U.S. gold futures for August delivery rose $2.2 to $1,198.3 an ounce, having hit an intraday low around $1,187 on Thursday as investors dumped bullion to buy riskier assets.
With spot gold down nearly 1 pct this week, and still hovering below its 50-day moving average, some consumers might wait for more declines.
It's still a heavily bought market so it's going to be vulnerable to profit taking, said Mark Pervan, senior commodities analyst at ANZ in Melbourne.
I think $1,170 is still safe to be the next key support level. If it breaks through $1,170, then you are probably going to move down to $1,130 pretty quickly, said Pervan, referring to levels seen in May and April.
Lower prices attracted steady purchases from jewelers in Thailand and Indonesia as well as buying from bargain hunters in Hong Kong.
The physical demand is still very high.
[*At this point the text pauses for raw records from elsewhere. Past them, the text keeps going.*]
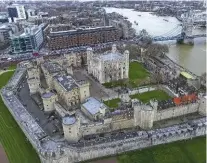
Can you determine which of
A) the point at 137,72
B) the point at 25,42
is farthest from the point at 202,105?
the point at 25,42

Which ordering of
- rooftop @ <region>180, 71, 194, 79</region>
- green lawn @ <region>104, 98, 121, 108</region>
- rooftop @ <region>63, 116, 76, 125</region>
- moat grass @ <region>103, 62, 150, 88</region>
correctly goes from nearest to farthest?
rooftop @ <region>63, 116, 76, 125</region> < green lawn @ <region>104, 98, 121, 108</region> < rooftop @ <region>180, 71, 194, 79</region> < moat grass @ <region>103, 62, 150, 88</region>

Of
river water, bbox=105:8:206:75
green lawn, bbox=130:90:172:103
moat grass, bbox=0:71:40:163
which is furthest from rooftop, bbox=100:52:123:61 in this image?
A: moat grass, bbox=0:71:40:163

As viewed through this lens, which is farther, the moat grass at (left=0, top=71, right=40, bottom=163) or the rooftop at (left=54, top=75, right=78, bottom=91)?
the rooftop at (left=54, top=75, right=78, bottom=91)

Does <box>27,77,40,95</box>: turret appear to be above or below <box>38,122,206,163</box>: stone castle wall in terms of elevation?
above

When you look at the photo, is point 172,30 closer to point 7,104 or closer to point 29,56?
point 29,56

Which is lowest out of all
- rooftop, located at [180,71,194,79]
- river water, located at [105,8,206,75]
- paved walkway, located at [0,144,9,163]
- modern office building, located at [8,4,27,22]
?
paved walkway, located at [0,144,9,163]

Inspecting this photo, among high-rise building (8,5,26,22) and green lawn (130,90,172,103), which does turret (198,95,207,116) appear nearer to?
green lawn (130,90,172,103)
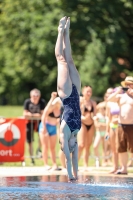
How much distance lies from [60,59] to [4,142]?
20.5 ft

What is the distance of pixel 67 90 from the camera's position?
10.1 metres

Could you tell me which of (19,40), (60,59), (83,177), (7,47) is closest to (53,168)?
(83,177)

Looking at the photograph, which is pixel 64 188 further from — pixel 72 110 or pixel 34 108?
pixel 34 108

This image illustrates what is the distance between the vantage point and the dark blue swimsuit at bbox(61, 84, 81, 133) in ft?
33.5

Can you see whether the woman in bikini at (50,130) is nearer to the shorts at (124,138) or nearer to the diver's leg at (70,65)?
the shorts at (124,138)

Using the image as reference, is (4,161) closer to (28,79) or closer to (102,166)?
(102,166)

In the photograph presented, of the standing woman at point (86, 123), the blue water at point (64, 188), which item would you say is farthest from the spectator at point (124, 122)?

My orders go to up to next Friday at premiums of 80 cents, said a dealer in Singapore, who was busy selling gold bars to top consumer India.
The world's largest gold-backed exchange-traded fund, SPDR Gold Trust, said its holdings slipped to 1,316.036 tonnes by July 8 from 1,316.481 on July 6. The holdings hit a record at 1,320.436 tonnes on June 29.
The euro held near two-month highs on Friday, while the Japanese yen was under pressure as investors cut long positions and veered toward high-yielding currencies on improving risk appetite.